PROBLEMS TO WORK ON:
a: Can you summarize the excerpt on psychiatric neuromodulation in two sentences?
b: Could you reproduce the excerpt on psychiatric neuromodulation word for word, starting at "In 1994, after" and ending at "course. Six treatments."?

DBS is Deep Brain Stimulation – most invasive surgical procedure, considered the last resort. ECT is a prerequisite. Still undergoing trials.
ECT, TMS, VNS and DBS all fall under the general category of Psychiatric Neuromodulation – procedures that use either electrical or magnetic currents on the brain to treat debilitating psychiatric conditions – mainly treatment resistant depression TMR – long term, chronic depression or constantly recurring depression which does not respond to standard treatments like medication or psychotherapy.
Dr. Bob explained that ECT and DBS are like apples and oranges. They don't compare as well as ECT vs. rTMS. And VNS vs. DBS.
NOBODY UNDERSTANDS WHY OR HOW "PSYCHIATRIC NEUROMODULATION" WORKS
Nobody really understands how and why these procedures work and the only one with any real track record is ECT.
Veteran CBC and CTV radio and television broadcaster Helen Hutchinson calls ECT her "ace-in-the-hole."
In 1994, after years of numbing, debilitating depression, and more than five years of psychotherapy, a series of antidepressants, four hospitalizations and two suicide attempts, Hutchinson agreed to try ECT. One course. Six treatments.
"I welcomed it when I finally decided to have it," she told me in January 1995, during a Toronto Sun interview. "After all, what can I lose – a few brain cells?"
After her first ECT treatment, "It was like the light went on, like a blind suddenly flapped open. Instead of being in a tunnel with just a tunnel at the end, I was released," she said.
Earlier this week, Hutchinson, now-73, sounded vibrant and excited to hear my voice after 13 years when she picked up her phone.

[Stored data]

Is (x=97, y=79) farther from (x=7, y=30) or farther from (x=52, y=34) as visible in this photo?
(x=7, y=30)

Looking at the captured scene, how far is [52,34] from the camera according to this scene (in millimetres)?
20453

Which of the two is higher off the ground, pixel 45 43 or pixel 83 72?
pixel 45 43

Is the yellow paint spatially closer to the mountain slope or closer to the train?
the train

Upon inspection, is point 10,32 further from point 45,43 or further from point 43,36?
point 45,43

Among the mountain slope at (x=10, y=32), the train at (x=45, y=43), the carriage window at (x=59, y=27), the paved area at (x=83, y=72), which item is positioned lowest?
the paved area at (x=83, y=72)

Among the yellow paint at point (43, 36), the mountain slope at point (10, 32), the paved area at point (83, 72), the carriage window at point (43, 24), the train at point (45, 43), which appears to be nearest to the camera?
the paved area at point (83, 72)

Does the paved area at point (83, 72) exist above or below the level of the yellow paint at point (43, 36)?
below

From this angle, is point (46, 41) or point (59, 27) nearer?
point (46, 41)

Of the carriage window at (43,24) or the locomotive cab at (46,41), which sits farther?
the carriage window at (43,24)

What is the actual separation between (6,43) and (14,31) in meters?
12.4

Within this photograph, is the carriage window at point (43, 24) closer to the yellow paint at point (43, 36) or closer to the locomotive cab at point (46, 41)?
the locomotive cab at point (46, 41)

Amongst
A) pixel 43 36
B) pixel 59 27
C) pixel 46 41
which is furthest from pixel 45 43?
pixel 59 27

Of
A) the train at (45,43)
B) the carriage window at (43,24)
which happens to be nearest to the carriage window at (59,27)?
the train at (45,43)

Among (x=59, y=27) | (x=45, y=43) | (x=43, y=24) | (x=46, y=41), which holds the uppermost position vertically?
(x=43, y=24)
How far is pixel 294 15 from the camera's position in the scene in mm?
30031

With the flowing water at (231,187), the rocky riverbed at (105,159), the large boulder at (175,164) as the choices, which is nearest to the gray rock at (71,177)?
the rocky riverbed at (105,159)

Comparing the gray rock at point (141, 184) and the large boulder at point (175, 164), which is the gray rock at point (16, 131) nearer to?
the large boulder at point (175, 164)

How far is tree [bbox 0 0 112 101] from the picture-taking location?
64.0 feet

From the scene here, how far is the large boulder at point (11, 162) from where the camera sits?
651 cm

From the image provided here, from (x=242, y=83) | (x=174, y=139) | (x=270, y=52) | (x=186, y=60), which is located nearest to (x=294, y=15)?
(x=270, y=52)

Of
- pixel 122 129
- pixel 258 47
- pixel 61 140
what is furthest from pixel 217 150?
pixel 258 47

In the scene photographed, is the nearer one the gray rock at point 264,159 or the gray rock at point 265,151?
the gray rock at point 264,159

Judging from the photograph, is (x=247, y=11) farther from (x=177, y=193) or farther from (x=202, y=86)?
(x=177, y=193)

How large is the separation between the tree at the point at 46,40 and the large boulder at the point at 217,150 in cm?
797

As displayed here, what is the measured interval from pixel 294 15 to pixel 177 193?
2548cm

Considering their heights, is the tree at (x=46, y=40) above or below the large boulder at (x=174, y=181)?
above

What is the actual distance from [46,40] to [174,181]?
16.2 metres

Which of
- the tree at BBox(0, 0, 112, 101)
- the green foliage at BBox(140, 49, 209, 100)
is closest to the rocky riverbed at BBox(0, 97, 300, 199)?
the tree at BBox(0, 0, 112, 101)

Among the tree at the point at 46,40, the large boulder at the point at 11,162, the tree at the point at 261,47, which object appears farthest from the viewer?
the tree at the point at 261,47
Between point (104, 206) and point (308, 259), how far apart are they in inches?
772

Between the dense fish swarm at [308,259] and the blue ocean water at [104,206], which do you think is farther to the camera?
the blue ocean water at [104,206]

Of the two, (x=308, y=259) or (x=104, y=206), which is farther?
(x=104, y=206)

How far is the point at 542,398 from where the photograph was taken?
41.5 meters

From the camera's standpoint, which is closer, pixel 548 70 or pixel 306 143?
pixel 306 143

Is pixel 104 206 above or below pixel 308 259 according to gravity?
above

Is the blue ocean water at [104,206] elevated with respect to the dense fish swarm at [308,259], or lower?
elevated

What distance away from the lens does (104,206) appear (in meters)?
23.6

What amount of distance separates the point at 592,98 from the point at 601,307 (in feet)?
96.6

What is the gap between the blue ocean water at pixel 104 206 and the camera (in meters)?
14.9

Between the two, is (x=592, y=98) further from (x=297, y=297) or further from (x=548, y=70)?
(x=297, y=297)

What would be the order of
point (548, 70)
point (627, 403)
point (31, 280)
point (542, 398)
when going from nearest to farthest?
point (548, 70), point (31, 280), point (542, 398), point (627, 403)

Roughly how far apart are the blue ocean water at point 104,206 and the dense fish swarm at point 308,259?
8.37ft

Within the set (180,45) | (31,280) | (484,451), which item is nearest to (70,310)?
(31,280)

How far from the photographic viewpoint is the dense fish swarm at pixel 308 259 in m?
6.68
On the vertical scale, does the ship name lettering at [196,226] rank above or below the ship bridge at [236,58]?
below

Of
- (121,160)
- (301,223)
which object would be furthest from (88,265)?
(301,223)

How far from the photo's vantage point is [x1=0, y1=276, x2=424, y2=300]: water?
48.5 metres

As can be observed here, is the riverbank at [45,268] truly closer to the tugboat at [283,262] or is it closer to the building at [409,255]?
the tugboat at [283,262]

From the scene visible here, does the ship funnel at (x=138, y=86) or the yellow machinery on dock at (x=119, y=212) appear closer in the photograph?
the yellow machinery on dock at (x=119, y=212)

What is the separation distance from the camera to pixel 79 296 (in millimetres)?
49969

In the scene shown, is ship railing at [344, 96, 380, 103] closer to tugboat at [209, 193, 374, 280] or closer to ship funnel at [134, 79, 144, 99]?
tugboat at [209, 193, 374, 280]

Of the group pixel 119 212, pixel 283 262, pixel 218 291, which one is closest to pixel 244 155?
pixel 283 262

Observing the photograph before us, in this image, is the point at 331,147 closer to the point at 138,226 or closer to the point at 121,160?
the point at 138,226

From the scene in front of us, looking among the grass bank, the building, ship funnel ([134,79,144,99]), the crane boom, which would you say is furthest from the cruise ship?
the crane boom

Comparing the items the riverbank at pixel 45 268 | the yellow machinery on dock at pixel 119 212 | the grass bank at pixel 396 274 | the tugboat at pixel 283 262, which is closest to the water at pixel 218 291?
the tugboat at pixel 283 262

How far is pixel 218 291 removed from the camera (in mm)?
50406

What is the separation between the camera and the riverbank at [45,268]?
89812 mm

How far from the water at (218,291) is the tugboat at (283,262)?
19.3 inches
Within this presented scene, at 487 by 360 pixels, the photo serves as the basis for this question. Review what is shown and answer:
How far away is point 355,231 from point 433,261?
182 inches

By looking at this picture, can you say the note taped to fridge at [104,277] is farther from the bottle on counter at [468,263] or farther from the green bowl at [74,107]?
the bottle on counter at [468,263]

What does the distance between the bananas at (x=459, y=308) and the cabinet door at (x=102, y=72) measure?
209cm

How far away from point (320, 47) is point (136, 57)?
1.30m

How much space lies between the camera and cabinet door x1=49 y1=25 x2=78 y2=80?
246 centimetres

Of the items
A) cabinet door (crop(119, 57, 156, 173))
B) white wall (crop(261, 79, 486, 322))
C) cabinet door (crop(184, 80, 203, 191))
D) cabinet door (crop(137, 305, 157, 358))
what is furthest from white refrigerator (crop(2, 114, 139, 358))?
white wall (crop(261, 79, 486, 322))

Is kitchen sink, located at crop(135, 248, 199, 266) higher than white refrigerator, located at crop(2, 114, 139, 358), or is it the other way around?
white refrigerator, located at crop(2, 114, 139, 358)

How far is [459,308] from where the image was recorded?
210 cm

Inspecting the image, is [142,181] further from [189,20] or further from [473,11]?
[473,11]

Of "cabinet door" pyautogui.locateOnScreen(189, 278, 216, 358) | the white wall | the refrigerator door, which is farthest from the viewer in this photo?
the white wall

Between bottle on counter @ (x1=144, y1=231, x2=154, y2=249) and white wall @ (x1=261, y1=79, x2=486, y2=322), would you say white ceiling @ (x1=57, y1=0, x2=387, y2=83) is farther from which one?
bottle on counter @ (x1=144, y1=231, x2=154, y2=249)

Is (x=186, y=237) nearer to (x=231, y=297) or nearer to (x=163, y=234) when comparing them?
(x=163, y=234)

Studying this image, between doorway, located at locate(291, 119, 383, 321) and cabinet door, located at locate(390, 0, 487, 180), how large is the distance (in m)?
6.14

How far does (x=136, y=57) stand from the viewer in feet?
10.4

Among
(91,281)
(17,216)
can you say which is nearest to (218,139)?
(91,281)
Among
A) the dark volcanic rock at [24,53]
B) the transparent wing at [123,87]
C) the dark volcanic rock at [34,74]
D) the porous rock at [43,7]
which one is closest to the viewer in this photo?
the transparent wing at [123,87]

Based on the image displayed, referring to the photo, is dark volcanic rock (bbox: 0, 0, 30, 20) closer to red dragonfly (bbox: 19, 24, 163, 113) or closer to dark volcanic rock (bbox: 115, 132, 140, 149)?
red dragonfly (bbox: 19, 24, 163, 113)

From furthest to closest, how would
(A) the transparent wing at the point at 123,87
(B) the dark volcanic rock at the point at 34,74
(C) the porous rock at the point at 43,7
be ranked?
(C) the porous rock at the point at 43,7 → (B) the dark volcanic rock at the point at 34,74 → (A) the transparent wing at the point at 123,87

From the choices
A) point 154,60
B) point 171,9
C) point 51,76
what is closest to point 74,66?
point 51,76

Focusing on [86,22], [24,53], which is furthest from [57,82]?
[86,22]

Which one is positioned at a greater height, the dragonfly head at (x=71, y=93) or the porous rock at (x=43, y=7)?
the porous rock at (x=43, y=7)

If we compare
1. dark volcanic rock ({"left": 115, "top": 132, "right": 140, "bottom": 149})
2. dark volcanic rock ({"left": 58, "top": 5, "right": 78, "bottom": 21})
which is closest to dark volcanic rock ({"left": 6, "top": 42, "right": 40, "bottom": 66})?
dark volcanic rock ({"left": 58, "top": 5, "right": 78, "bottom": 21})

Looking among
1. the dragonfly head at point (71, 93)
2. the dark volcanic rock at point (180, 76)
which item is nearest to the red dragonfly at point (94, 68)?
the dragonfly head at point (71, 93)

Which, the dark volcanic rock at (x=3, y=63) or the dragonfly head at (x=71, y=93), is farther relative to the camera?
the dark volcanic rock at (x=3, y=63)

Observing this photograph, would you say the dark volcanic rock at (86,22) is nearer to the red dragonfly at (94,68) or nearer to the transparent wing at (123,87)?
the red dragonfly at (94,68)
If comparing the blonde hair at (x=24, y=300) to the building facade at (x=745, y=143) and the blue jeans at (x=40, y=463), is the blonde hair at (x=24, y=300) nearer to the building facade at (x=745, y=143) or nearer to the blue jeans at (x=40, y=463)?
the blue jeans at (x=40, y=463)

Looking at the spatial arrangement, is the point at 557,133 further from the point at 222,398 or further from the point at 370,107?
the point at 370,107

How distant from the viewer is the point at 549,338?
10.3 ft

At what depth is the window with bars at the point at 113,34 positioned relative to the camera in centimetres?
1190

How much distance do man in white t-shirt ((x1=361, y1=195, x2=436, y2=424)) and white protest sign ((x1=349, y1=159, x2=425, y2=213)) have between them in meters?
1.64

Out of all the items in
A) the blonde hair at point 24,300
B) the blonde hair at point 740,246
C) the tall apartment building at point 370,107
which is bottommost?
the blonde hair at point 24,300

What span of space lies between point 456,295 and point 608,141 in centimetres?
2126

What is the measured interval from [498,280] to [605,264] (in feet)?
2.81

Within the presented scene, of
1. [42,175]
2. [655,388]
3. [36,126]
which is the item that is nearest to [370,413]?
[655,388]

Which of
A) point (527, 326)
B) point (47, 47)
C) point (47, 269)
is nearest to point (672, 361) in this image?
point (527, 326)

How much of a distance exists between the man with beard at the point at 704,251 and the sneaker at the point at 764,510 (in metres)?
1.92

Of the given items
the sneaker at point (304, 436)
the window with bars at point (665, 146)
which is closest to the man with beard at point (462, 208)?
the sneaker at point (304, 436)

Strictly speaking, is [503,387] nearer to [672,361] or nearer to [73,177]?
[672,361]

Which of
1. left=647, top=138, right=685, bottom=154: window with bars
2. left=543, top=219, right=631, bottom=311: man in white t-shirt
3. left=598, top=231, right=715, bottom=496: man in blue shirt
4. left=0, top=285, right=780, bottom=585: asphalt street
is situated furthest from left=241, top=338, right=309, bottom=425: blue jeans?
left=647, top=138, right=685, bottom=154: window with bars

TASK SOLUTIONS:
a: Psychiatric neuromodulation covers ECT, TMS, VNS and DBS, procedures that apply electrical or magnetic currents to the brain mainly to treat depression that does not respond to standard treatments. Nobody really understands how or why they work, and ECT is the only one with a real track record; broadcaster Helen Hutchinson tried one course of six ECT treatments in 1994 after years of depression and said that after the first one it was like the light went on.

b:
In 1994, after years of numbing, debilitating depression, and more than five years of psychotherapy, a series of antidepressants, four hospitalizations and two suicide attempts, Hutchinson agreed to try ECT. One course. Six treatments.